A few keys here (yes I am a Boldin fan). Your expense inputs are really critical here. You can flag detailed expense to what you MUST spend and what you would LIKE TO spend. Then in Boldin you can toggle between the two to allow you to see what levers you can pull in case things start going South.
Also, you can set the returns you expect by each account. If you lower those expected returns, you will get a more conservative answer.
Lastly, you can then run various scenarios in the Boldin Explorers section to see what things would look like if you have even poorer or better returns across al your accounts.
Bottom line, you need to ensure the inputs are accurate or the outputs won’t be.
Thanks for your insights! I think I mentioned in my original post that my wife and I went on a very detailed spending/expense effort for about 3 weeks gathering all sources of expenditures and expenses for the last year. I had previously built a financial tracking spreadsheet and dashboard for this purpose, and we filled it out during this effort.
Previously, I had put placeholder expenses in Boldin, intending to complete this effort before actually trusting what Boldin had to say.
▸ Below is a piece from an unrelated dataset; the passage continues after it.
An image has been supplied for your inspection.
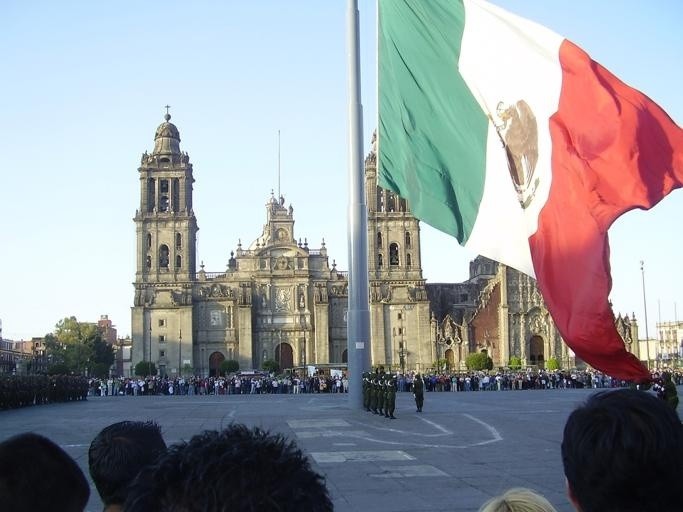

Now having the complete information, we dug in and sat together identifying and adding expenses, future expenses, and then double checked that we'd captured and categorized everything appropriately.
Without getting into too much detail, Boldin tells me that our expenses only account for 2/3 of what we could be spending. Granted, I only included one medium expense vacation in the plan, but I view the vacations as completely optional. We'll do them as they are affordable to do. But that's the only thing I skimped on.
The question on the "Like to Spend" column I have is, in my thinking (not the way I filled it out, but just my thinking), in some cases, I'd like to spend less on a certain item/category. I guess Boldin's thinking is, you may want to, but you haven't done it yet so you can't reduce that category. Even with the "Like to" and a "Pessimistic" return, the result is still good because I'm so much under. The only thing that has any impact is sequence of return risks actually happen in the first 3 years. That results in a material impact to the amount gained, but not whether retirement is advisable.
I chose to leave my returns at Boldin defaults. My 10-year averages are much higher than Boldin's defaults, so I consider that a conservative estimate.